AUFGABE 1:
Nenne die vier Bedeutungen von „fremd“, die der folgende Textauszug unterscheidet.

TEXTAUSZUG:
-----

Das Resultat der dazu angestellten Gedankengänge ist der Lesbarkeit der Arbeit vielleicht nicht immer förderlich, jedoch der Kategorisierung des Fremdheitsbegriffs aus analytischen Gründen zuträglich. Denn im Folgenden wird im gesamten Werk eine Unterscheidung von vier Fremdheitsbedeutungen durchgehalten, tituliert von „fremd 1“ bis „fremd 4“. Fremd ist demnach 1. jemand oder etwas „der eigenen Gruppe nicht Zugehöriges“, 2. auch etwas, das einem solchermaßen Fremden gehört, 3. etwas, das „unbekannt / unvertraut“ ist oder 4. „unverständlich / unerklärlich“. Für jede dieser vier Fremdheitsbedeutungen, die freilich nicht neu sind, differenziert die Verfasserin noch einmal zwischen räumlicher, ethnischer bzw. politischer, religiöser, sozialer, sprachlicher und kultureller Fremdheit, sodass sich insgesamt 24 Bedeutungsebenen ergeben. Innovativ daran sind weniger diese unterschiedlichen Fremdheitsaspekte, die in einer Vielzahl von Studien bereits vorkommen, als die strenge Systematik und das Bemühen um eine Definition des Fremden, welche die Arbeit letztlich ausmacht und von anderen Versuchen abhebt.

-----

AUFLISTUNG:
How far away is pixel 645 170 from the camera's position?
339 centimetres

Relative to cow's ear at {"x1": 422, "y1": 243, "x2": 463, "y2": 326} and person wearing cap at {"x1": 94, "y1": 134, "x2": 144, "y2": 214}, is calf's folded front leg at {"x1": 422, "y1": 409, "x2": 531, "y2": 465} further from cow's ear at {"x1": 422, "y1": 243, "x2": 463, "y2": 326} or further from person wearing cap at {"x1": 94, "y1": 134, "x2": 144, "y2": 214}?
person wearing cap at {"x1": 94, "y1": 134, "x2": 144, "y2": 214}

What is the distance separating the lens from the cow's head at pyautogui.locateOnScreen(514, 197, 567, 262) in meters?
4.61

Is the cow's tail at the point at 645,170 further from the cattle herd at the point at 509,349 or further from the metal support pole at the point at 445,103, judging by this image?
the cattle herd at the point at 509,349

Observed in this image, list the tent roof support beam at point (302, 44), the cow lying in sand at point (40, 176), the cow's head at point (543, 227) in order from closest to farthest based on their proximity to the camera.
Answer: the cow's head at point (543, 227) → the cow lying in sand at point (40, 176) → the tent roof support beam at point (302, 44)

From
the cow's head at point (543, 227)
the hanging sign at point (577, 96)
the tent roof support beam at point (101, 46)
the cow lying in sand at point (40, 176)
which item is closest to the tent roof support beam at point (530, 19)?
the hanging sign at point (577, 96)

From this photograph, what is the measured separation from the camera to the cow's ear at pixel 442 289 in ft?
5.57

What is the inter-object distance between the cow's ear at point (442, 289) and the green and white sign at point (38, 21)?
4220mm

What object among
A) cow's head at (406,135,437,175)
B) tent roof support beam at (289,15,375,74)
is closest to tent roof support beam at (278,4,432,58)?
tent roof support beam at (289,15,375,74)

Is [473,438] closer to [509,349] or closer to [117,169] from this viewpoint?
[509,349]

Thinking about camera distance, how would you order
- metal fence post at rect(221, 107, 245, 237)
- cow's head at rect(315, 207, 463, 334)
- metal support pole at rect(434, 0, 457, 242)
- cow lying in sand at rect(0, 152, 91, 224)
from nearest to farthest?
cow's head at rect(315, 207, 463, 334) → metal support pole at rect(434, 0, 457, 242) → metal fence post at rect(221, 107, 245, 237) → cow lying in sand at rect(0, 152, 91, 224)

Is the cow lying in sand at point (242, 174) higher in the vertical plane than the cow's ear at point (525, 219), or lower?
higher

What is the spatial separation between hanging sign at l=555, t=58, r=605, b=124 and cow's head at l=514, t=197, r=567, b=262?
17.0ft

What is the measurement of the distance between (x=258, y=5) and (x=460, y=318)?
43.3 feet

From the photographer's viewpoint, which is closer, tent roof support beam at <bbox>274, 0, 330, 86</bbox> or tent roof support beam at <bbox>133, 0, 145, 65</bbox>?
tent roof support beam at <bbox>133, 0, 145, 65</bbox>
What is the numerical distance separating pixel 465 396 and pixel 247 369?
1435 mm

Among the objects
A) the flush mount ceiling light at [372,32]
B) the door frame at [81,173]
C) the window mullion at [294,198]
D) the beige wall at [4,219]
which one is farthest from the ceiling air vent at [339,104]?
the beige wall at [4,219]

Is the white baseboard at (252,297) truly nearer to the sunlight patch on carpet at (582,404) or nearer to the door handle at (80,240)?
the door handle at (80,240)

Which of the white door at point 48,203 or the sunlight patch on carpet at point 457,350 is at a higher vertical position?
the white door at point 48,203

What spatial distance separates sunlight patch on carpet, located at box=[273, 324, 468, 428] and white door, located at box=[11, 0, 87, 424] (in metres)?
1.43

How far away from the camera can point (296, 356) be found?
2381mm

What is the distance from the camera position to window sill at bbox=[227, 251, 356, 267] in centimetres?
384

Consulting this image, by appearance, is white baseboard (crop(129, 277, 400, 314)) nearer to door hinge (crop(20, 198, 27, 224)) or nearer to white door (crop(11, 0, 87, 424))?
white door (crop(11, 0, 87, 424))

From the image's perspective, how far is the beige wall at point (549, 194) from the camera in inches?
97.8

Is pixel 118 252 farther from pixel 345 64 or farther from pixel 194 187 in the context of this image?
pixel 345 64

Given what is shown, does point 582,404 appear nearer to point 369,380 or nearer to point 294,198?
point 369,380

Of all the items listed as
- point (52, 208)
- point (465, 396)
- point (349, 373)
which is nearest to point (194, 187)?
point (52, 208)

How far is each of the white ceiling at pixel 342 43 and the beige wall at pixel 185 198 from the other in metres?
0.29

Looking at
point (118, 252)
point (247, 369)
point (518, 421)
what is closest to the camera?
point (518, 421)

-----

AUFGABE 2:
Übernimm die Zeilen der Auflistung unverändert, beginnend mit der Zeile, die „Of all the items listed as“ enthält, und endend mit der letzten Zeile der Auflistung.

LÖSUNG 1:
1. jemand oder etwas der eigenen Gruppe nicht Zugehöriges
2. etwas, das einem solchermaßen Fremden gehört
3. etwas, das unbekannt / unvertraut ist
4. etwas, das unverständlich / unerklärlich ist

LÖSUNG 2:
Of all the items listed as
- point (52, 208)
- point (465, 396)
- point (349, 373)
which is nearest to point (194, 187)?
point (52, 208)

How far is each of the white ceiling at pixel 342 43 and the beige wall at pixel 185 198 from the other in metres?
0.29

Looking at
point (118, 252)
point (247, 369)
point (518, 421)
what is closest to the camera?
point (518, 421)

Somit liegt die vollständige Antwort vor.